I tried to shrink the batchsize and nThreads to 1 and didn't solve the problem. When I change nThreads to 0, I got
Floating point exception (core dumped)
My GPU is titan xp with 12 GB VRAM and runing in pytorch 0.4.0, cuda 8.0. So, do I need to change the directory structure exactly like your setup? Can I have the trainA.txt and trainB.txt so I can figure out where the problem lies? Thank you very much.
Hi @yipengm
I suggested the following things to be ensured to @name333 -
1) The name of the files that you have in the train*.txt files, are actually present on your physical hard-drive.
2) The floating point error might come if the images could not be properly loaded. For this, please analyse the variables (img_source/target, lab_source/target, etc.)inside the __getitem__
function in the data_loader.py
file.
3) Additionally, ensure that the depth maps that you are loading are clipped to 80m (as suggested by the author in his paper). For this, before starting your training, run a separate script to load all the depth maps, clip all of them to 80m, and then save them. If you want, you can follow the attached Matlab script that I created for this process. (I suspect that this could be the problem, as for instance the sky regions in the original depth maps take the max. possible value of ~2^16, which can cause the floating point exception while loading)
I think @name333 faced the third issue, and you might be facing the same. I've posted below the above mentioned Matlab code (remove the .txt extension) for your assistance. Hope this solves your problem. clipMaxDepth.m.txt
@aasharma90 Thank you very much for the immediate reply. You saved my life. I believe the third one must be the problem and I going to try it.

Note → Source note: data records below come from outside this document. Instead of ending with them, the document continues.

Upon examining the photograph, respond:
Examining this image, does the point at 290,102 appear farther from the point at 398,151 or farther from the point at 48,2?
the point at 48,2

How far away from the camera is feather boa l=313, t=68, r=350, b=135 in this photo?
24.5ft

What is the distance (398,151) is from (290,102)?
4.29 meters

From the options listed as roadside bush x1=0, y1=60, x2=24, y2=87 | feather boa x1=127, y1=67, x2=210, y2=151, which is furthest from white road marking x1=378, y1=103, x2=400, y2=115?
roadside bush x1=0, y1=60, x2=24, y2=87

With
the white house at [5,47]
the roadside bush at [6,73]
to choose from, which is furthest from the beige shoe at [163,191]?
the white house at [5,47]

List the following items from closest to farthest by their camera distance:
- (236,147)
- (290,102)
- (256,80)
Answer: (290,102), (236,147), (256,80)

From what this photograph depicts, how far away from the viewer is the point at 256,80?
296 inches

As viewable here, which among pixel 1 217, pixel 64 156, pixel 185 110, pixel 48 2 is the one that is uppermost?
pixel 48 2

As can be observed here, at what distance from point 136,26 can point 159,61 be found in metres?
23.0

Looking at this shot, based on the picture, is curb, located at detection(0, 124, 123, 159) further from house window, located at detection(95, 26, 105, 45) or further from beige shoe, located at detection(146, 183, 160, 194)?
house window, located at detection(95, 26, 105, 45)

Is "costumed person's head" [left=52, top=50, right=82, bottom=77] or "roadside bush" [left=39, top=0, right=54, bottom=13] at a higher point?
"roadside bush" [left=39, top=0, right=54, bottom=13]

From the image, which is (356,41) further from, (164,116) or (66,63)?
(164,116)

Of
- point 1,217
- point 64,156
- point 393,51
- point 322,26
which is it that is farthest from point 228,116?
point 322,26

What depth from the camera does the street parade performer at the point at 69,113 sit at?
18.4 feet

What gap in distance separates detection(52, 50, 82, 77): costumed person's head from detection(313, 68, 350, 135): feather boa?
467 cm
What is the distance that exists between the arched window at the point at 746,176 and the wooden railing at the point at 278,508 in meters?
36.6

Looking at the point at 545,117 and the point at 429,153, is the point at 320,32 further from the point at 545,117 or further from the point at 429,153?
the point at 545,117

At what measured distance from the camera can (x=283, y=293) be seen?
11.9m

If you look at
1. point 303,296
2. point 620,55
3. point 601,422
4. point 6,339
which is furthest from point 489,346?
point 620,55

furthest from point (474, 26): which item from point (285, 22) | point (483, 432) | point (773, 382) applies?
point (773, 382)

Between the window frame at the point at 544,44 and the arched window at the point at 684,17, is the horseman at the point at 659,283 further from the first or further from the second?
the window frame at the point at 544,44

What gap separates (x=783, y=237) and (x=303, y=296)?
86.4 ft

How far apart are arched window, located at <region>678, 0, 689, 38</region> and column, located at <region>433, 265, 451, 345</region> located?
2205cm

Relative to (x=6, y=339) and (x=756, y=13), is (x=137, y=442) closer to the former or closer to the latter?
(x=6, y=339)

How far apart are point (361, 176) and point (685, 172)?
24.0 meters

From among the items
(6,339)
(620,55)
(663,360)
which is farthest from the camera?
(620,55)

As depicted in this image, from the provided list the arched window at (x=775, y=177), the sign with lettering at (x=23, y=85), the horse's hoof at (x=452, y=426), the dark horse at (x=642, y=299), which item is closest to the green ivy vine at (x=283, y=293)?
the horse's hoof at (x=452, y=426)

Hi, @aasharma90 could you explain why you divide the original depth by 256 first? Besides, the original depth unit in VKITTI is centimeter, should we clip it to 8000 for 80m?
Hi @GuanWenlong ,
I think you are right. Perhaps we are not needed to. I think we can simply clip it to 8000 for 80m as you mentioned. Anyway, it is just a scaling factor I think, and in my experiments I couldn't find any problem with the task network learning those perhaps incorrectly scaled values. However, I would like to point out that I skipped the validation checks, so maybe this is why it could work. If you perform validation, then you could face a problem with such incorrectly scaled values as the validation GT and these values would not be compatible with each other.
Thank you for pointing out my mistake! Kindly let us know if you could make the things run with the correct clipping method, and we can then accept it as the correct solution.
Best regards, Aashish
excuse me Could you please answer the following questions? --img_source_file /dataset/Image2Depth31_KITTI/trainA_SYN80.txt --img_target_file /dataset/Image2Depth31_KITTI/trainA.txt --lab_source_file /dataset/Image2Depth31_KITTI/trainB_SYN80.txt --lab_target_file /dataset/Image2Depth31_KITTI/trainB.txt
This four lines of code, respectively, refers to the vkitti composite map.The original image of kitti, and the corresponding depth map? How do you get the depth map corresponding to kitti?